* [Task data]:
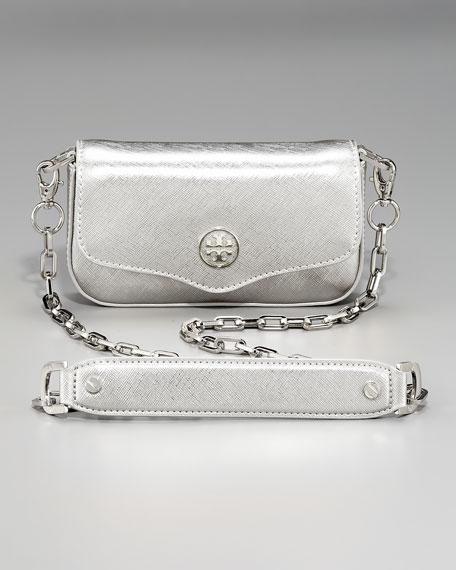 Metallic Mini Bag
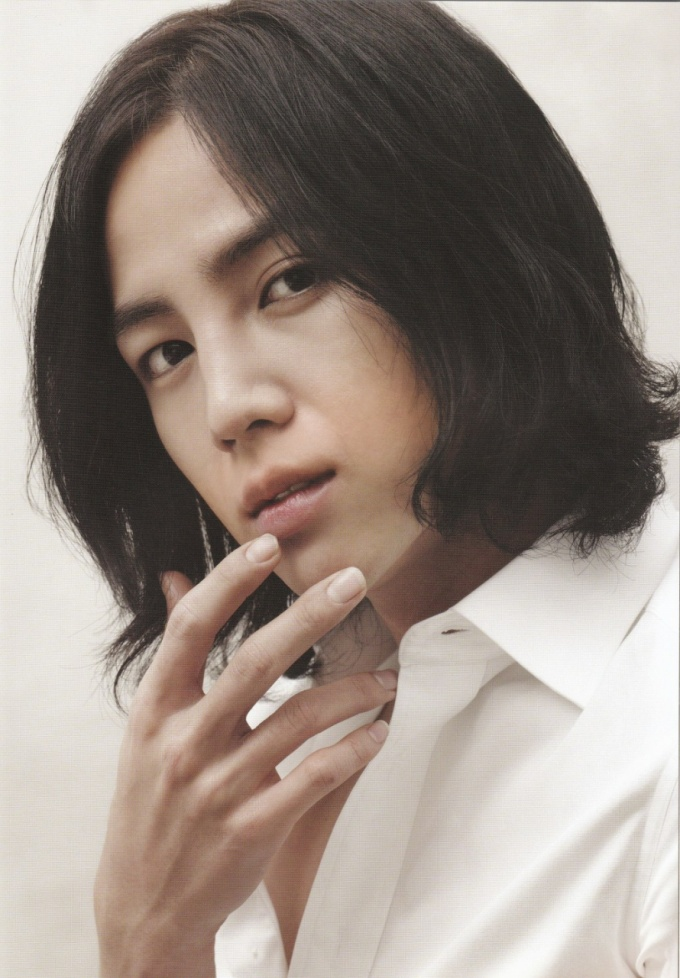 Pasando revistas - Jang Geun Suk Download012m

...

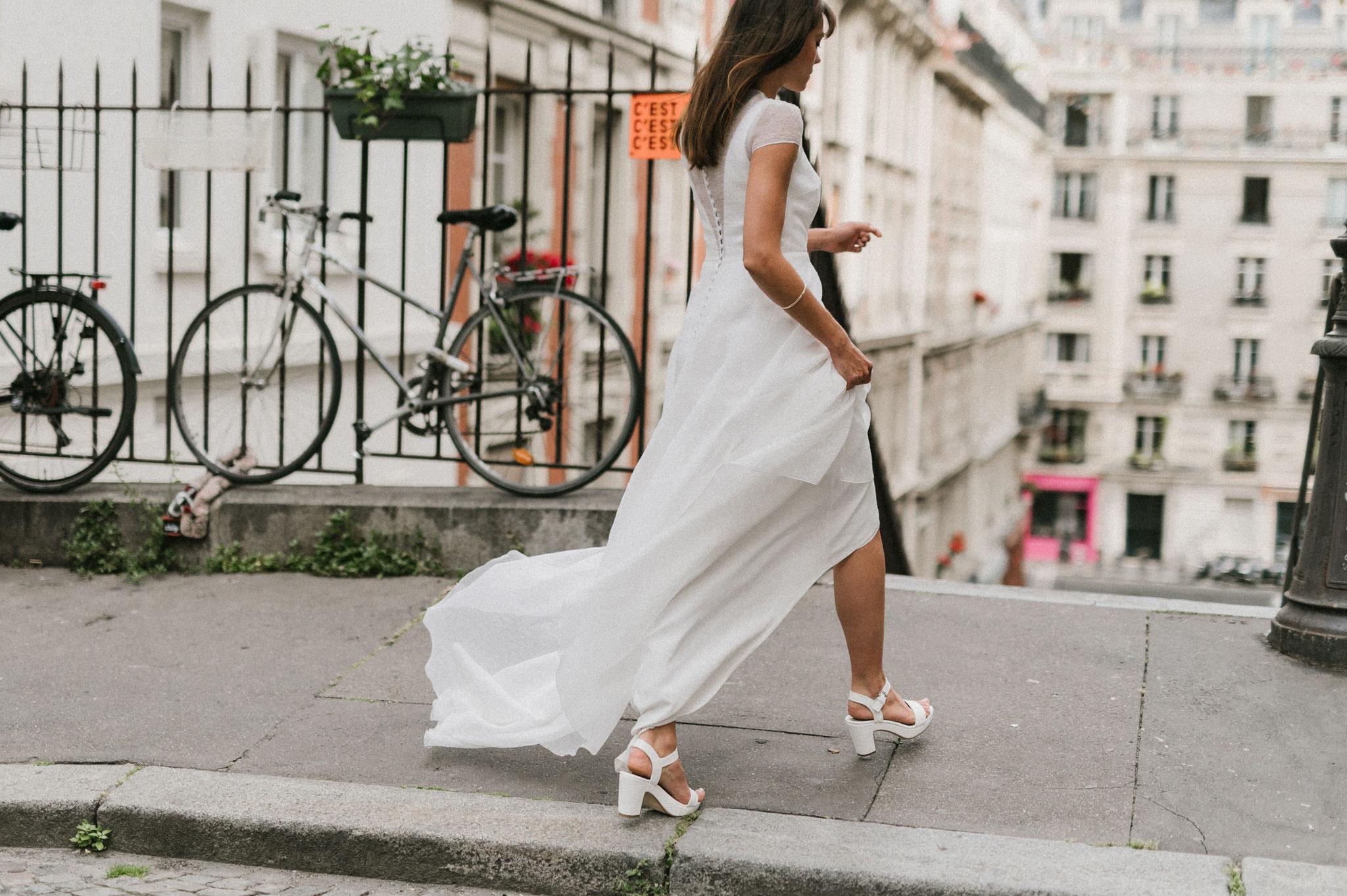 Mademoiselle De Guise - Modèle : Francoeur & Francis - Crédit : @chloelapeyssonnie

--

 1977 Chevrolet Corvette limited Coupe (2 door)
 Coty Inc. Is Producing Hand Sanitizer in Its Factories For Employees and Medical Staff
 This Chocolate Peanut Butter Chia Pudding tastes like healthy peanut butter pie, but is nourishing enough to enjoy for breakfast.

* [Exercise]: What you return must match the lines above from the one with "Metallic Mini Bag" through the one with "Pasando revistas - Jang" exactly, with both ends included and the pictures excluded.

* [Answer for this exercise]:
 Metallic Mini Bag
 Pasando revistas - Jang Geun Suk Download012m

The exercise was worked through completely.